Steuermehreinnahmen

Kraft vor NRW-Wahl: Mehreinnahmen in Bildung investieren

Robert Kiesel12. Mai 2017
NRW-Ministerpräsidentin Hannelore Kraft: „Die Menschen wollen, dass es gerechter zugeht im Land."
NRW-Ministerpräsidentin Hannelore Kraft will die Steuermehreinnahmen für Investitionen in Bildung verwenden.
Wohin mit dem ganzen Geld? Angesichts sprudelnder Steuereinnahmen will SPD-Frontfrau Hannelore Kraft in Kinder und Bildung investieren.

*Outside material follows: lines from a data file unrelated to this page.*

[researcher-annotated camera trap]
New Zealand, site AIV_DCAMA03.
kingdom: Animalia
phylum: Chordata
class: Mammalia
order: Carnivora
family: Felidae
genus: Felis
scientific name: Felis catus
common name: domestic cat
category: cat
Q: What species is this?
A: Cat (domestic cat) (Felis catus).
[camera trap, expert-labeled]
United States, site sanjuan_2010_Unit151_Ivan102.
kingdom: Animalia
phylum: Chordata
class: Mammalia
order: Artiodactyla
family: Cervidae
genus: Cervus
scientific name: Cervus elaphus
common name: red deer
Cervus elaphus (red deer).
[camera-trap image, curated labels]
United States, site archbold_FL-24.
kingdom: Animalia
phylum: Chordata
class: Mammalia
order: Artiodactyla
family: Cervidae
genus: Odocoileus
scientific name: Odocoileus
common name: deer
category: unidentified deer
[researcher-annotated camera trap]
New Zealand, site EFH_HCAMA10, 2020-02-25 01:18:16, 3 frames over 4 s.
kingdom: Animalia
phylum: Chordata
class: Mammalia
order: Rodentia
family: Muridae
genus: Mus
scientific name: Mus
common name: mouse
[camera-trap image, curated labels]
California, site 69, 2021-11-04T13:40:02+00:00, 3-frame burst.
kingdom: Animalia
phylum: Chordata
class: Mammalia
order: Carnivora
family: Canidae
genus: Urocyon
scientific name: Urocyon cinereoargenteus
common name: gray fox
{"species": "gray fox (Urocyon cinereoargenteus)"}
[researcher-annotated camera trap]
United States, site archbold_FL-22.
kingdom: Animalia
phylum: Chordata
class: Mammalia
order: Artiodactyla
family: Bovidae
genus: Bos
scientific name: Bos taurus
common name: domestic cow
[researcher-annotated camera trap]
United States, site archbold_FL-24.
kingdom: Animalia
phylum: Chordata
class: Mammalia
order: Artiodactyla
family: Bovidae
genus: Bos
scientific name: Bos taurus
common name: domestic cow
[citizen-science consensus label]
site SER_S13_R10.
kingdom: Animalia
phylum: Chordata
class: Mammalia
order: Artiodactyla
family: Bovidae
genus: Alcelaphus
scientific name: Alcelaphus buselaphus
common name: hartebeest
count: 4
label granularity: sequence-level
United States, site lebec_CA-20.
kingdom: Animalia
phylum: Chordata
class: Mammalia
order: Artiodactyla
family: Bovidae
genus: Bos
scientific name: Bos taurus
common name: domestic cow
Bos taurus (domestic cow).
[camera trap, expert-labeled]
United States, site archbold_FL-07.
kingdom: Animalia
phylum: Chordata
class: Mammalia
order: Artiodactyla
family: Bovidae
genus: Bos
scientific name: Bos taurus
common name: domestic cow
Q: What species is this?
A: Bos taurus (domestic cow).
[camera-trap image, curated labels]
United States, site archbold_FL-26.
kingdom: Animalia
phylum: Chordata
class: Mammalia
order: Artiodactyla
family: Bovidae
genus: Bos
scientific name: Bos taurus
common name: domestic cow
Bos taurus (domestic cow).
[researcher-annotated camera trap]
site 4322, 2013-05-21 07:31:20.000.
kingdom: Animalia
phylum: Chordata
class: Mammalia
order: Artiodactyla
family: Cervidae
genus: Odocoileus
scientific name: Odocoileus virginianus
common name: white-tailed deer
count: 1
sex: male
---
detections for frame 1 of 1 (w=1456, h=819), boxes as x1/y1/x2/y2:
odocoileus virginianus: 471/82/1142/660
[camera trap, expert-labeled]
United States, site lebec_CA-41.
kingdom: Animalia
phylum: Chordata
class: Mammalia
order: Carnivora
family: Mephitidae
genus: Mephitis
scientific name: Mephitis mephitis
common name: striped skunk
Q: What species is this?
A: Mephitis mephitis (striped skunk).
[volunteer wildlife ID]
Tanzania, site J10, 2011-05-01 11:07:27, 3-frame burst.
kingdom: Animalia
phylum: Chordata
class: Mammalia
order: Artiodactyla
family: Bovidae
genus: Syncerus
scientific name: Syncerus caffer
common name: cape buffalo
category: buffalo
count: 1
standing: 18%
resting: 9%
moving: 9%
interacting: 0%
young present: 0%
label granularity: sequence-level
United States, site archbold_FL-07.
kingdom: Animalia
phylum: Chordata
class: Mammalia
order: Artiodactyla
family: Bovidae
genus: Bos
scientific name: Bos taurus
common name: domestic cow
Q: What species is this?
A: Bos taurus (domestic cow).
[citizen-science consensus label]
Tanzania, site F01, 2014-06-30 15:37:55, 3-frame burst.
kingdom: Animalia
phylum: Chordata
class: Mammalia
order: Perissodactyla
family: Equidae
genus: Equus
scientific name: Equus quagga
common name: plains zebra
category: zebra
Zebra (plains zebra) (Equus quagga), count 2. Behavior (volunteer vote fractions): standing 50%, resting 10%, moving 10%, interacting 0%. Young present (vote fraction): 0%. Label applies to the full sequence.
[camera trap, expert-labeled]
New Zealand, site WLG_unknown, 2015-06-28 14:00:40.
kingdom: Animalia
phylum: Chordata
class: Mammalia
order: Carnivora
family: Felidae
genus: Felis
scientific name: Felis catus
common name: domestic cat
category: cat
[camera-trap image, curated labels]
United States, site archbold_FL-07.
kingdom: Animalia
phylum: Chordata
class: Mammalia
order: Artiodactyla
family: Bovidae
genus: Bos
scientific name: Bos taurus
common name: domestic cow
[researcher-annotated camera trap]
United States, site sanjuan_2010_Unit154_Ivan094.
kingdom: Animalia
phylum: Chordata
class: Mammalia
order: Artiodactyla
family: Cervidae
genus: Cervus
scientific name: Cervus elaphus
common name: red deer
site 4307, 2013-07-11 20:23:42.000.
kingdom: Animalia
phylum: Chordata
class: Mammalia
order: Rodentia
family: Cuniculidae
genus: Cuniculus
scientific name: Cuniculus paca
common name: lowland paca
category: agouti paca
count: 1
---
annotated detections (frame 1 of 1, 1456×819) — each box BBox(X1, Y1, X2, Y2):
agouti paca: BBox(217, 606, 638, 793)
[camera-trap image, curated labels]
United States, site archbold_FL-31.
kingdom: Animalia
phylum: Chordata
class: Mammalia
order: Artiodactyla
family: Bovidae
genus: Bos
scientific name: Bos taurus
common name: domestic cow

Unmittelbar vor der Landtagswahl in Nordrhein-Westfalen fordert die SPD-Spitzenkandidatin Hannelore Kraft, prognostizierte Steuermehreinnahmen für Investitionen in die Bereiche Kinder und Bildung zu verwenden. Nach einer „ersten vorsichtigen Schätzung“ geht Kraft davon aus, dass Nordrhein-Westfalen in den kommenden Jahren mit Mehreinnahmen in Höhe von drei Milliarden Euro rechnen könne. „Wir wollen, dass dieses Geld wieder bei den Bürgerinnen und Bürgern ankommt und werden es daher in Kinder, Bildung und Familien investieren“, so Kraft.

Mehr Lehrer - weniger Gebühren

Konkret kündigte die seit dem Jahr 2010 amtierende Ministerpräsidentin des Landes an, ab dem Kindergartenjahr 2018/19 die Qualität in den Kindertagesstätten zu erhöhen, die Öffnungszeiten flexibler zu gestalten und die Kita-Gebühren in der Kernzeit von 30 Stunden abzuschaffen. Darüber hinaus sollen ab 2018  jährlich 1000 neue Lehrerinnen und Lehrer eingestellt werden. Außerdem sollen die Gebühren für die Meisterausbildung abgeschafft und ein landesweites, vergünstigtes Azubi-Ticket für Busse und Bahnen eingeführt werden.

Kraft bezieht ihre Forderung auf einen am Donnerstag veröffentlichten Bericht von Steuerschätzern. Demnach können Bund, Länder und Kommunen bis zum Jahr 2021 mit bis zu 54,1 Milliarden Euro Mehreinnahmen aus Steuern rechnen, als noch im November 2016 prognostiziert. Den Experten zufolge könnte das Steueraufkommen für den Gesamtstaat im Jahr 2021 bei 852,2 Milliarden Euro liegen. Zum Vergleich: In diesem Jahr kann der Staat mit 732,4 Milliarden Euro aus Steuern rechnen.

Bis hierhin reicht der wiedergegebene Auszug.